Saturday, January 8th, 2011

radiumgirl: (chew your food)
 My brother and I hung out with Owen and his sister last night. We watched Inglorious Basterds which I really liked despite my general apathy towards Quentin Tarantino films. I commented on Brad Pitt looking hella-old and wondered if it was just the make up. Owen said it was probably a combination of the make up and the fact that Brad Pitt is pushing fifty.

"Brad Pitt is not pushing fifty." I said, "He's America's heartthrob."

"No." Owen corrected, "He was America's heartthrob. In 1998."

"You're a lying liar who lies." I said, and went back to watching Eli Roth scalp Nazis.

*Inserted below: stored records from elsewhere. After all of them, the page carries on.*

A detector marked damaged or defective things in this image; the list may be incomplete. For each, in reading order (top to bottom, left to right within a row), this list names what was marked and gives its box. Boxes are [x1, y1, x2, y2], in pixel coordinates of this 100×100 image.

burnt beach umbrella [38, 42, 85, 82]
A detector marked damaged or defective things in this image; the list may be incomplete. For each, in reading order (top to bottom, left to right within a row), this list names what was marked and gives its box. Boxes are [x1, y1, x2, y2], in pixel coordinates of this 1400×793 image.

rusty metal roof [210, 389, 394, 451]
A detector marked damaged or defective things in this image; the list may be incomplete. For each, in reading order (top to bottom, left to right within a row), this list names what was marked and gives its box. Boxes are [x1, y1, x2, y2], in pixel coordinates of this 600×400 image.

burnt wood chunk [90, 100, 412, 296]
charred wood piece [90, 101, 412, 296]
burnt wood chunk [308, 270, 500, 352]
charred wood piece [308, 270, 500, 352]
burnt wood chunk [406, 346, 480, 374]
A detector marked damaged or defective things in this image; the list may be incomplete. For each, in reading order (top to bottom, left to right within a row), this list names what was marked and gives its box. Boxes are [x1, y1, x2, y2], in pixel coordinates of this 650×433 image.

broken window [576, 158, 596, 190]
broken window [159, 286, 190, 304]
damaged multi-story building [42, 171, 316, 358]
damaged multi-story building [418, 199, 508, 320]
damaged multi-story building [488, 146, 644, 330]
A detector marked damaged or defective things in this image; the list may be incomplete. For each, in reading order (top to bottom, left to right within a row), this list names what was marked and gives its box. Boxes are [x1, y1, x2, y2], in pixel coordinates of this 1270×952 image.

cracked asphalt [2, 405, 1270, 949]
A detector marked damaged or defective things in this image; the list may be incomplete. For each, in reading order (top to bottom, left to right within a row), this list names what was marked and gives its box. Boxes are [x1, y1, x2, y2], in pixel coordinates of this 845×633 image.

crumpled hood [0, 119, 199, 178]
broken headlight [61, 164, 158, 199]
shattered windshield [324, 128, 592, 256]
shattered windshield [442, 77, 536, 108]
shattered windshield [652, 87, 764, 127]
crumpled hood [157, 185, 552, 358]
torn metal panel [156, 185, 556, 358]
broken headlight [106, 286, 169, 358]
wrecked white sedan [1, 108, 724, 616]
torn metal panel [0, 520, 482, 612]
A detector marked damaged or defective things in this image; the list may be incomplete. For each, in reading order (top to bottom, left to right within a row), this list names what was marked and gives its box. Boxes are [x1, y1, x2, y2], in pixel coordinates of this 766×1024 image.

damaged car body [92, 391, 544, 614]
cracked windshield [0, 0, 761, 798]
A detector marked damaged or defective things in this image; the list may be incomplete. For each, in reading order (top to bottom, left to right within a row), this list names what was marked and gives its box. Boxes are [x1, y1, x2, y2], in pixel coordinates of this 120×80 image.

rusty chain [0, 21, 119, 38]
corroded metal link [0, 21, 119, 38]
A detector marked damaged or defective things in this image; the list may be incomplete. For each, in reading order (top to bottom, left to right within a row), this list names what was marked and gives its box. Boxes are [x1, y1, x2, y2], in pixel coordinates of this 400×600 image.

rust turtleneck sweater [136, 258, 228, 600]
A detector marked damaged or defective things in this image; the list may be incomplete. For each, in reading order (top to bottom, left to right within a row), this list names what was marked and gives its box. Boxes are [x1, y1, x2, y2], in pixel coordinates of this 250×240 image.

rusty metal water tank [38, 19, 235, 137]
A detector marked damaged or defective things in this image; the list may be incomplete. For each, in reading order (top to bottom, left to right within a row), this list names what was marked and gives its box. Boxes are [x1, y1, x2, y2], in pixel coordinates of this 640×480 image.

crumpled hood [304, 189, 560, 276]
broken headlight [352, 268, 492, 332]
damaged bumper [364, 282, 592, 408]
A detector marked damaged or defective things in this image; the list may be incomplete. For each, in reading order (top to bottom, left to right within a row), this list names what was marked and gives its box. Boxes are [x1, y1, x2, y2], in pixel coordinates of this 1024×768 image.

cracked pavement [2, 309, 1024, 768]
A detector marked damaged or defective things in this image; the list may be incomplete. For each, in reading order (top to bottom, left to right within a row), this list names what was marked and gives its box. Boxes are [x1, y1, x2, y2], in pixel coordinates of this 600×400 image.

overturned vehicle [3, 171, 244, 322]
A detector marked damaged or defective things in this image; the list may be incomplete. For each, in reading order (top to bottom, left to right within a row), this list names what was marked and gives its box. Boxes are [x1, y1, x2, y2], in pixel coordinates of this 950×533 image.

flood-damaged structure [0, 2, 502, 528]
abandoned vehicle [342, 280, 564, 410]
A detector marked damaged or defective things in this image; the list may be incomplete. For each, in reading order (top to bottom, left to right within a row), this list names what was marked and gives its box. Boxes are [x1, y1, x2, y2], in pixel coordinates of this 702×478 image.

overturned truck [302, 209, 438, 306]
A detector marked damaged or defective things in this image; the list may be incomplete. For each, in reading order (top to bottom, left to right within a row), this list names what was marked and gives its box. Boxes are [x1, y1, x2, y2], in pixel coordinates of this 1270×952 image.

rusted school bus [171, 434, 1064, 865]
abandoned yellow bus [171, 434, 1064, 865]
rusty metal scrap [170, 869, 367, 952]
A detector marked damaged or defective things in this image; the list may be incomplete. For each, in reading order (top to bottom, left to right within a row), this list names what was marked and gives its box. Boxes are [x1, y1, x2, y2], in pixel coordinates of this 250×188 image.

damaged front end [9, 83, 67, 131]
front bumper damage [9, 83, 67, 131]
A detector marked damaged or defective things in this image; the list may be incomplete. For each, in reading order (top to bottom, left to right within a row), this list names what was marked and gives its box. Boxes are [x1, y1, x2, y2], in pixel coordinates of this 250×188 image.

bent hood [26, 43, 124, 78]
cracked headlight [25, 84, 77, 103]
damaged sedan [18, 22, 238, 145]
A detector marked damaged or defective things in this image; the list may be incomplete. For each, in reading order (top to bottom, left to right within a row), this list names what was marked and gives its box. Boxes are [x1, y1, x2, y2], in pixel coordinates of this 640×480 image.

My brother banged on my door this morning to wake me up because my alarm clock is deader than dead, and when I threw a pillow at him and called him a dickbomb, he kicked my mattress and said, "Oh. And I looked it up. Brad Pitt's forty-seven. That's pushing fifty."

And I wept.

I dragged ass into the shower and shut the door. Just as the water started heating up, Chuck banged on the door and sing-songed, "And Leonardo DiCaprio is almost forty!"

The rest of my shower was quick and quiet. I was drying my hair when Chuck poked his head in the door and motioned for me to turn off the hair-dryer.

"Brian was your favorite Backstreet Boy, right?"

Let the record show that Chuck is only two years younger than me, dammit.